Prime assembly with linear DNA donors enables large genomic insertions

bioRxiv. 2025 Jun 17:2025.06.16.659978. doi: 10.1101/2025.06.16.659978.

Bin Liu ¹, Andrew Petti ¹, Xuntao Zhou ¹, Haoyang Cheng ¹, Lin Zhou ², Tingting Jiang ³, Erik J Sontheimer ¹ ⁴ ⁵ ⁶, Wen Xue ¹ ² ⁴ ⁵

Affiliations

1 RNA Therapeutics Institute, University of Massachusetts Chan Medical School, Worcester, MA, USA.
2 Department of Molecular, Cell and Cancer Biology, University of Massachusetts Chan Medical School, Worcester, MA, USA.
3 Icahn Genomics Institute, Department of Immunology and Immunotherapy, Department of Oncological Sciences, Department of Genetics and Genomic Sciences, Icahn School of Medicine at Mount Sinai, New York, NY 10029, USA.
4 Li Weibo Institute for Rare Diseases Research, University of Massachusetts Chan Medical School, Worcester, MA, USA.
5 Department of Molecular Medicine, University of Massachusetts Chan Medical School, Worcester, Massachusetts, USA.
6 Department of Biochemistry and Molecular Biotechnology, University of Massachusetts Chan Medical School, Worcester, MA 01605, USA.
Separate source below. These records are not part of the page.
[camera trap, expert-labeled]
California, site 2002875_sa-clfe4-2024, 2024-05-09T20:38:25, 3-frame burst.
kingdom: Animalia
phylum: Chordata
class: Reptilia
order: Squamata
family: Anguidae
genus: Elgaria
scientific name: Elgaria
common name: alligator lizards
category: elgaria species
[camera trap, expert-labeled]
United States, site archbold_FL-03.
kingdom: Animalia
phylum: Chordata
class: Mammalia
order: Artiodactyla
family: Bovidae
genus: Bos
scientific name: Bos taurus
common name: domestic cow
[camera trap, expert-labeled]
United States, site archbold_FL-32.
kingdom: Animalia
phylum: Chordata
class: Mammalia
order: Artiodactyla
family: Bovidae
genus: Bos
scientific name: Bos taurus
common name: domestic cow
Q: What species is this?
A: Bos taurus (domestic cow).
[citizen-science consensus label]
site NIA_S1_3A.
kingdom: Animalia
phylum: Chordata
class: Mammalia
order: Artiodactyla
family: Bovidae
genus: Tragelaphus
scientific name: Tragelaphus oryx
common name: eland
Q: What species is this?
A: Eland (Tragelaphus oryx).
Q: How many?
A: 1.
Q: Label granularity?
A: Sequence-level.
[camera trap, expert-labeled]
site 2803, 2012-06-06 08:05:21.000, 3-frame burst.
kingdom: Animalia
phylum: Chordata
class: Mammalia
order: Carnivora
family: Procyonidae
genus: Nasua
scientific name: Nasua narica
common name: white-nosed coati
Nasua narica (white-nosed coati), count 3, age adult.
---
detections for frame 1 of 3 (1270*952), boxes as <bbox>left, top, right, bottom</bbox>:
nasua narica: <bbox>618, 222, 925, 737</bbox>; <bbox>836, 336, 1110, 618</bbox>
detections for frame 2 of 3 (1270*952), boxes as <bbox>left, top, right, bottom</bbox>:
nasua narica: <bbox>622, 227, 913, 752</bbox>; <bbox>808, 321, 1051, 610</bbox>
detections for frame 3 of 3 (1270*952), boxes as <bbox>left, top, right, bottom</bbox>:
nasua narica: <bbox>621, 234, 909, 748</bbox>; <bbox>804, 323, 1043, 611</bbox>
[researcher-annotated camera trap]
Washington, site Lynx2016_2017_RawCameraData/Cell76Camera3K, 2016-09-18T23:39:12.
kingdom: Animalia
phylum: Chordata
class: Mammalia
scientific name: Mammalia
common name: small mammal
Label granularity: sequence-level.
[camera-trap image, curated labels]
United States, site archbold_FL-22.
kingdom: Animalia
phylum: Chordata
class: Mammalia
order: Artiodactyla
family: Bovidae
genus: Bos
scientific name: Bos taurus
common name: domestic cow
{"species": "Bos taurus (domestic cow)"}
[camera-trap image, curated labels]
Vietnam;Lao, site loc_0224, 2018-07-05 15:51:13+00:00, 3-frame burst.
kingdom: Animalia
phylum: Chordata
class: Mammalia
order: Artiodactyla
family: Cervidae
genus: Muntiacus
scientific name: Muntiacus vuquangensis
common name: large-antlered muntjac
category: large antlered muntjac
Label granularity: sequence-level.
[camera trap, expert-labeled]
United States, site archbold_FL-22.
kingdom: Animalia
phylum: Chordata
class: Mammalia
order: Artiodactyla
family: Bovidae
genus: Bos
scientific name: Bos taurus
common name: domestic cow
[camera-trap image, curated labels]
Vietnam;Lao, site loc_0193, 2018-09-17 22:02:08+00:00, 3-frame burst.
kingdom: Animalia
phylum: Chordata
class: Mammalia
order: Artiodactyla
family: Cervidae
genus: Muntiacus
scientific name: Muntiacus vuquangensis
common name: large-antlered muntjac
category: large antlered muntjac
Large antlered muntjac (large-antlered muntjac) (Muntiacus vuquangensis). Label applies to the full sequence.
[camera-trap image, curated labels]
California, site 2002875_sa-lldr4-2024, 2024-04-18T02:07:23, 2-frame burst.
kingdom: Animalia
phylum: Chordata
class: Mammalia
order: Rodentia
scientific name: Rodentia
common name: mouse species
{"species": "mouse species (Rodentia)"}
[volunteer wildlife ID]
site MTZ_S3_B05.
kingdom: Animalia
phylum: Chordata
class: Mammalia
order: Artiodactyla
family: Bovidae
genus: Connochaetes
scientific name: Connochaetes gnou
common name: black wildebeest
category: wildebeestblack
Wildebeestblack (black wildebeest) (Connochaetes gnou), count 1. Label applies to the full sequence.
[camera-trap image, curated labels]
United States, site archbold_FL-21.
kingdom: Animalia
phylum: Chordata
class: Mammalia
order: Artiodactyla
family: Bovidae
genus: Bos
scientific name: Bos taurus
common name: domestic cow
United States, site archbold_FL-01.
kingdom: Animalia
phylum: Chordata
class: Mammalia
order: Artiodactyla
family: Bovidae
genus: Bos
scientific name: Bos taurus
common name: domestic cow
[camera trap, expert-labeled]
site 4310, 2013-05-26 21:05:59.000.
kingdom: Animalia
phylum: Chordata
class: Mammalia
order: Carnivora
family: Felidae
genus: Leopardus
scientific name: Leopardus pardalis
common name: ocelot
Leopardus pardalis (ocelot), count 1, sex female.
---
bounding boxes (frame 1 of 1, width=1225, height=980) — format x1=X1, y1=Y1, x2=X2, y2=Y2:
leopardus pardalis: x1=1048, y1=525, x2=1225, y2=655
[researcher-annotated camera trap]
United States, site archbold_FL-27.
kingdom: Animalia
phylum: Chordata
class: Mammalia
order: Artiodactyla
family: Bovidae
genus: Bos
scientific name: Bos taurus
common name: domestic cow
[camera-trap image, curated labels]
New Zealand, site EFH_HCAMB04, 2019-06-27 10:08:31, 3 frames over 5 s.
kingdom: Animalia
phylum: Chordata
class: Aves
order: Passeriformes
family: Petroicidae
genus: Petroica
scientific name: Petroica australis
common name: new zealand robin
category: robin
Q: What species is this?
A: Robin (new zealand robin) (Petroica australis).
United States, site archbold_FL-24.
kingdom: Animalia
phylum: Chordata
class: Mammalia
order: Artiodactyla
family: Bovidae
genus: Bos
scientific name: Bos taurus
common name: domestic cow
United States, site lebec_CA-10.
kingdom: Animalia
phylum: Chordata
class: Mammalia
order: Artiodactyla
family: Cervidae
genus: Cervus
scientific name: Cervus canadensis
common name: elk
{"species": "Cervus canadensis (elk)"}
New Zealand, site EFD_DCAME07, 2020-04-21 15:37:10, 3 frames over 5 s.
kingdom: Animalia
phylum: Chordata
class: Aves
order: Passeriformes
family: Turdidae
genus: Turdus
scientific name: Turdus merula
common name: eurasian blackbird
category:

PMID: 40667017 DOI: 10.1101/2025.06.16.659978

Abstract

Targeted insertion of large DNA fragments has promising applications for genome engineering and gene therapy^1,2. Twin prime editing (PE) guide RNAs (pegRNAs) have enabled relatively large insertions, but the efficiency remains low for insertions greater than 400 base pairs^3-6. Here we describe a Prime Assembly (PA) approach for the insertion of large DNA donor fragments, whose ends are designed to overlap with the flaps generated by twinPE. We used PA to insert one, two, or three overlapping DNA fragments, with total insertion sizes ranging from 0.1 to 11 kilobase pairs. An inhibitor of non-homologous end joining (NHEJ) enhanced both the efficiency and precision of insertions. PA relies on DNA templates that are easily produced and does not require co-delivery of exogenous DNA-dependent DNA polymerases. Our study demonstrates that PA can initiate "Gibson-like" assembly in cells to generate gene insertions without double-stranded DNA breaks or recombinases.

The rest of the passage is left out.